● Problem description
Please update all the records below so that every "utility pole" becomes "power pole", with everything else unchanged. Leave the pictures out of your answer.

-=-=-=-=-

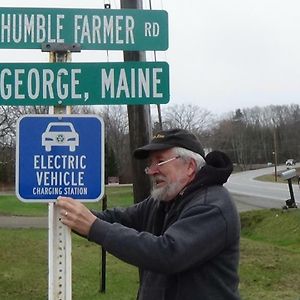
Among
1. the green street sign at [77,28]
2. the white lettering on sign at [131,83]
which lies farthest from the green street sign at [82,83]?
the green street sign at [77,28]

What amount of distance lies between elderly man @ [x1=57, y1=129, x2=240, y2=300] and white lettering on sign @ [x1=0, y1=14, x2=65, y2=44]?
0.89m

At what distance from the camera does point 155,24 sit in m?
3.48

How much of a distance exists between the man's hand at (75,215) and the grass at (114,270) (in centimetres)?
616

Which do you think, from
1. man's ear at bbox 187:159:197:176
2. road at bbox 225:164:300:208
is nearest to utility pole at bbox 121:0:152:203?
man's ear at bbox 187:159:197:176

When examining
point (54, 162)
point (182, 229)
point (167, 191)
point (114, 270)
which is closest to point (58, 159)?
point (54, 162)

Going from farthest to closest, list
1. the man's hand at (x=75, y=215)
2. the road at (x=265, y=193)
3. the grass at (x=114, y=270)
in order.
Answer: the road at (x=265, y=193), the grass at (x=114, y=270), the man's hand at (x=75, y=215)

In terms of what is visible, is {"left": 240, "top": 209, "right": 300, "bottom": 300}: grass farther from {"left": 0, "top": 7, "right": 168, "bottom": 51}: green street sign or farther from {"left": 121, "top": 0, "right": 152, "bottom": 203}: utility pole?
{"left": 0, "top": 7, "right": 168, "bottom": 51}: green street sign

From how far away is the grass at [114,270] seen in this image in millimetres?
9188

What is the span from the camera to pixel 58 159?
299cm

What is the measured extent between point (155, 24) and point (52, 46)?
640 millimetres

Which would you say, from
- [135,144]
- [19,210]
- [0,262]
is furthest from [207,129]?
[135,144]

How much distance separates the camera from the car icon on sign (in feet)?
9.87

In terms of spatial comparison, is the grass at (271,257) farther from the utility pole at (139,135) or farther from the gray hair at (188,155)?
the gray hair at (188,155)

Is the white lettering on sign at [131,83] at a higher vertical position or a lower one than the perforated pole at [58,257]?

-=-=-=-=-

● Exercise response
Among
1. the green street sign at [77,28]
2. the white lettering on sign at [131,83]
which lies farthest from the green street sign at [82,83]?
the green street sign at [77,28]

What amount of distance lies between elderly man @ [x1=57, y1=129, x2=240, y2=300] and white lettering on sign @ [x1=0, y1=14, x2=65, y2=44]?
0.89m

At what distance from the camera does point 155,24 sit in m?
3.48

How much of a distance exists between the man's hand at (75,215) and the grass at (114,270) (in centimetres)?
616

Which do you think, from
1. man's ear at bbox 187:159:197:176
2. road at bbox 225:164:300:208
is nearest to power pole at bbox 121:0:152:203?
man's ear at bbox 187:159:197:176

When examining
point (54, 162)
point (182, 229)
point (167, 191)
point (114, 270)
which is closest to point (58, 159)?
point (54, 162)

Going from farthest to closest, list
1. the man's hand at (x=75, y=215)
2. the road at (x=265, y=193)
3. the grass at (x=114, y=270)
in order.
Answer: the road at (x=265, y=193), the grass at (x=114, y=270), the man's hand at (x=75, y=215)

In terms of what is visible, is {"left": 240, "top": 209, "right": 300, "bottom": 300}: grass farther from {"left": 0, "top": 7, "right": 168, "bottom": 51}: green street sign or farther from {"left": 121, "top": 0, "right": 152, "bottom": 203}: power pole?
{"left": 0, "top": 7, "right": 168, "bottom": 51}: green street sign

From how far away is the grass at [114,270] seen in this image in millimetres?
9188

What is the span from the camera to pixel 58 159?
299cm

What is the measured extent between point (155, 24) and point (52, 46)?
640 millimetres

Which would you say, from
- [135,144]
- [19,210]
- [0,262]
is furthest from [207,129]?
[135,144]

How much distance separates the camera from the car icon on sign (in feet)?
9.87

In terms of spatial comparison, is the grass at (271,257) farther from the power pole at (139,135) or farther from the gray hair at (188,155)?
the gray hair at (188,155)

Is the white lettering on sign at [131,83] at a higher vertical position or a lower one than the perforated pole at [58,257]?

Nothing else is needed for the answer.